Introduction
Random Forests are an extension of single Classification Trees in which multiple decision trees are built with random subsets of the data. All random subsets have the same number of data points, and are selected from the complete dataset. Used data is placed back in the full dataset and can be selected in subsequent trees. In Random Forests, the random subsets are selected in a procedure called ‘bagging’, in which each data point has an equal probability of being selected for each new random subset. About two thirds of the total dataset is included in each random subset. The other third of the data is not used to build the trees, and this part is called the ‘out-of-the-bag’ data. This part is later used to evaluate the model.
Advantages
- One of the most accurate learning algorithms available
- It can handle many predictor variables
- Provides estimates of the importance of different predictor variables
- Maintains accuracy even when a large proportion of the data is missing
Limitations
- Can overfit datasets that are particularly noisy
- For data including categorical predictor variables with different number of levels, random forests are biased in favor of those predictors with more levels. Therefore, the variable importance scores from random forest are not always reliable for this type of data
Assumptions
No formal distributional assumptions, random forests are non-parametric and can thus handle skewed and multi-modal data as well as categorical data that are ordinal or non-ordinal.
Requires absence data
Yes.
Configuration options
Biosecurity Commons allows the user to set model arguments as specified below.

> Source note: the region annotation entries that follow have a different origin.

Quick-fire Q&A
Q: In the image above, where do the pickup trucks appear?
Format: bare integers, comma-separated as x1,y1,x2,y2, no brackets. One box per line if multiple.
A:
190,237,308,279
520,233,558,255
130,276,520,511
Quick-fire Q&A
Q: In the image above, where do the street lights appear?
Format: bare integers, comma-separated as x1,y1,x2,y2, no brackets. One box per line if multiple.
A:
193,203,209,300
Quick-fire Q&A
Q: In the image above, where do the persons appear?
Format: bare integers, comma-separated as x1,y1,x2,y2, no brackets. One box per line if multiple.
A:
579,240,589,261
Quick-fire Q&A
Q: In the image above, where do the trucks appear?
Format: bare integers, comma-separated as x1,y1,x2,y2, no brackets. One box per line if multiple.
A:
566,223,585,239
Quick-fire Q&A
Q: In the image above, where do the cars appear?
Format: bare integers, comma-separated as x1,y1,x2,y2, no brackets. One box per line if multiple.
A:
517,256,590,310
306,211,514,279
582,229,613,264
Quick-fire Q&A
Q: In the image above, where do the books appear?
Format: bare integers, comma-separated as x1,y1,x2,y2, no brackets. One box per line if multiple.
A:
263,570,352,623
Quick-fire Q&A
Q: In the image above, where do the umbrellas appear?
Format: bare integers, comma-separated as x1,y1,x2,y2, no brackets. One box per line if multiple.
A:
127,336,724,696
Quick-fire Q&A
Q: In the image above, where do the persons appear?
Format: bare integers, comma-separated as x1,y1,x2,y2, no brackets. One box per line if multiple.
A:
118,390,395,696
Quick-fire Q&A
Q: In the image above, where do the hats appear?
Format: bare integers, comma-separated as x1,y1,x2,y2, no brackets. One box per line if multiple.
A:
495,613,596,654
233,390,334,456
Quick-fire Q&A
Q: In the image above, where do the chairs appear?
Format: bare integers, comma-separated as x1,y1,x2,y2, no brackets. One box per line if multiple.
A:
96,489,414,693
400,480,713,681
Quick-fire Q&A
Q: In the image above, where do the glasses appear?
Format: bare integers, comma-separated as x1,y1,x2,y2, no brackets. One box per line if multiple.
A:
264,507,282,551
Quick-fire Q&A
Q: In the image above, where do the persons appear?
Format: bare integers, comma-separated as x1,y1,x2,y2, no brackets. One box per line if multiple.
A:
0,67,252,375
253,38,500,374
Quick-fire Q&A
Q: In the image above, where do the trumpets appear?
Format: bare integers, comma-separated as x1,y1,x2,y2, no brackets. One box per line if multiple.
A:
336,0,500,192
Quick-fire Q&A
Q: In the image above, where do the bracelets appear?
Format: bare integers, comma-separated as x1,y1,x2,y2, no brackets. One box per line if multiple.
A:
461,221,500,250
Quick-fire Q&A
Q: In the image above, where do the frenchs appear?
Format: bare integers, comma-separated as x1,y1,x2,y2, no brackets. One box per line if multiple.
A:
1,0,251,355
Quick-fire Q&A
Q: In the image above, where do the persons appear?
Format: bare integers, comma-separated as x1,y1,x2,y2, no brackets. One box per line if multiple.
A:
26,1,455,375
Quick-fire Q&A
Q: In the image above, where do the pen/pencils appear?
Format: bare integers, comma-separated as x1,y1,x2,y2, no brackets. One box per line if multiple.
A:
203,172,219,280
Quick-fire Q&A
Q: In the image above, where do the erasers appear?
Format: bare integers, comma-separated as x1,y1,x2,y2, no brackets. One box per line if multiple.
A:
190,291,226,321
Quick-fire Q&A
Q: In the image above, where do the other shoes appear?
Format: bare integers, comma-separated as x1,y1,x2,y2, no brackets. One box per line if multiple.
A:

Argument | Default value | Argument description |
Random seed | NULL | Seed used for generating random values. Using the same seed value, i.e. 123, ensures that running the same model, with the same data and settings generates the same result, despite stochastic processes such as machine learning or cross-validation. |
Number of repetitions (nb_run_eval) | 10 | Integer value, corresponding to the number of repetitions to be done for calibration/validation splitting. |
Data split percentage (data_split) | 100 | Numeric value between 0 and 100, corresponding to the percentage of data used to calibrate the models (calibration/validation splitting). |
Weighted response weights (Prevalence)
| NULL
| Allows the user to give more or less weight to particular observations. Each observation (presence or absence) has the same weight. If value <; 0.5: absences are given more weight; if value >; 0.5: presences are given more weight. |
Variable importance (var_import) | 0 | Integer value, corresponding to the number of permutations to be done for each variable to estimate variable importance. |
Scale models (rescale_all_models) | FALSE | A logical value defining whether all models predictions should be scaled with a binomial GLM or not. |
Evaluate all models (do_full_models) | TRUE | A logical value defining whether models calibrated and evaluated over the whole dataset should be computed or not. |
Do classification (do.classif) | TRUE | If TRUE, classification random.forest computed else regression random.forest will be done. |
Number of trees (ntree) | 500 | Total number of trees to grow. |
Select variables (mtry) | 'default'
| Number of variables randomly sampled as candidates at each split. Note that the default values are different for classification (sqrt(p) where p is number of variables in x) and regression (p/3). |
Minimum node size (nodesize) | 1 | The minimum size of terminal nodes. Setting this number larger causes smaller trees to be grown (and thus take less time). |
Maximum node size (maxnodes) | NULL | The maximum number of terminal nodes trees in the forest can have. If not given, trees are grown to the maximum possible (subject to limits by nodesize). If set larger than the maximum possible, a warning is issued. |
References
- Breiman, L. (2001). Random Forests. Machine Learning, 45(1), 5–32.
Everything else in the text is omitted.